Quem nunca viu uma moto cortar caminho pela calçada ou até se arriscar em uma passarela? A cena, infelizmente, é comum em muitas cidades brasileiras. Para quem está no volante, parece só uma “escapadinha” inocente. Mas, na prática, é uma manobra proibida pelo Código de Trânsito Brasileiro (CTB) — e que gera uma multa pesada.

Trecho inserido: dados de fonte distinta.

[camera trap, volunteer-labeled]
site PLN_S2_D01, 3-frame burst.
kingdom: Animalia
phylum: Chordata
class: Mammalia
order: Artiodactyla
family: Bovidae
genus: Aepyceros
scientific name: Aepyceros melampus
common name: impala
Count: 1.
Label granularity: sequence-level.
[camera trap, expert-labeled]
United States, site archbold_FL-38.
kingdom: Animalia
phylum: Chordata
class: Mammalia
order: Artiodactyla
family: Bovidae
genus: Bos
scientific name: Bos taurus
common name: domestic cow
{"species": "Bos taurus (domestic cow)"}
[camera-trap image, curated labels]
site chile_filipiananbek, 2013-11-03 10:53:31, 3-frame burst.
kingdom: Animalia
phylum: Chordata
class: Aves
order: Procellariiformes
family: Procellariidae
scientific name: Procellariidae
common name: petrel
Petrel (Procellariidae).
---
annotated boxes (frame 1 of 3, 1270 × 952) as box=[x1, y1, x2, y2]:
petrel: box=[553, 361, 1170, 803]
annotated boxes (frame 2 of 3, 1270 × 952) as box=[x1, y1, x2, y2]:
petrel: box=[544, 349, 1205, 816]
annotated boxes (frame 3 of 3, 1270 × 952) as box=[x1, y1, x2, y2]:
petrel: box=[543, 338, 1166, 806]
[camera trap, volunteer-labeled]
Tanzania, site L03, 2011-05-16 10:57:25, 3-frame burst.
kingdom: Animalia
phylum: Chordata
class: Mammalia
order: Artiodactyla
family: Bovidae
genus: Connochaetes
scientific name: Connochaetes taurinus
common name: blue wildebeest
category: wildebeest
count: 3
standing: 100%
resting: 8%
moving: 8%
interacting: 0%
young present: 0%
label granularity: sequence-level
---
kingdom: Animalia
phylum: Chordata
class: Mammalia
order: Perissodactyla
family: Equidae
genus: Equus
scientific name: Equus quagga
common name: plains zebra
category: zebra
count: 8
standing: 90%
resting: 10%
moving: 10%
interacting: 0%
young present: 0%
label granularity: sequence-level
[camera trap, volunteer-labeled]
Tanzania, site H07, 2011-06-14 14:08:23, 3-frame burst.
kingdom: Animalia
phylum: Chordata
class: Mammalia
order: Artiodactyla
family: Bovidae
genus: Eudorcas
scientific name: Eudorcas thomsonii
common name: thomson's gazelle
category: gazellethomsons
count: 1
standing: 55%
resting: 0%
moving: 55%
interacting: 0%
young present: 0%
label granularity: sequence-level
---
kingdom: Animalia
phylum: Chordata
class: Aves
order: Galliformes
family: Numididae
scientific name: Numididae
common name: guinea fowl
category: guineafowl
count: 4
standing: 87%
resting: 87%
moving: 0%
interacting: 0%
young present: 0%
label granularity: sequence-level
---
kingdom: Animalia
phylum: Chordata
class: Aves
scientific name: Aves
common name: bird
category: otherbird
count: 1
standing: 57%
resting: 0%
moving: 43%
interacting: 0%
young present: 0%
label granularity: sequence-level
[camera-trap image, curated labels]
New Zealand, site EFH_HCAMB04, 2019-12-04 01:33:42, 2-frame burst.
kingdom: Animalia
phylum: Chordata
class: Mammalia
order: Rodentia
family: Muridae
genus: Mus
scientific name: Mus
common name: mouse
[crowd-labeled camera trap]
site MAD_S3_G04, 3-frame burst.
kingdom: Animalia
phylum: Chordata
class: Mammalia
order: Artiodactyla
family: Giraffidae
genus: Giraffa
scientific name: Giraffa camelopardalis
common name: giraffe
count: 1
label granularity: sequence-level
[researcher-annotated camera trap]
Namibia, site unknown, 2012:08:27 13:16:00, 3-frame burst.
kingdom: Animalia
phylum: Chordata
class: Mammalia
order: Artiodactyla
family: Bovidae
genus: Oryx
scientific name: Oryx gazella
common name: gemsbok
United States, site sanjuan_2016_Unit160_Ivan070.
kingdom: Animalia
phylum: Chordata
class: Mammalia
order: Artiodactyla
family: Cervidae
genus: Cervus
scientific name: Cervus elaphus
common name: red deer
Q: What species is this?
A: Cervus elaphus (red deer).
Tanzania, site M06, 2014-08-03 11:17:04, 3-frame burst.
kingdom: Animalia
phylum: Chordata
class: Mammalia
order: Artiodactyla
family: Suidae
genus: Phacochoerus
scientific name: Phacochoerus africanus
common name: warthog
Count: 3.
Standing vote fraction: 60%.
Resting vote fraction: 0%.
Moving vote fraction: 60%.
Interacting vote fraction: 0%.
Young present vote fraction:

A questão é simples: esses espaços não foram feitos para veículos. Calçadas, passarelas e acostamentos existem para pedestres, ciclistas ou situações de emergência. Quando um motociclista invade essas áreas, coloca em risco não só quem passa a pé, mas também a própria segurança. Basta um desequilíbrio para transformar o atalho em acidente.
Mais do que uma simples multa
O impacto vai além do bolso. Imagine um pedestre distraído na calçada ou uma criança atravessando a passarela. Uma moto em alta velocidade nessas áreas pode causar tragédias. Nos acostamentos, a situação também preocupa: eles servem para paradas de emergência, e o trânsito irregular pode atrapalhar resgates ou provocar colisões.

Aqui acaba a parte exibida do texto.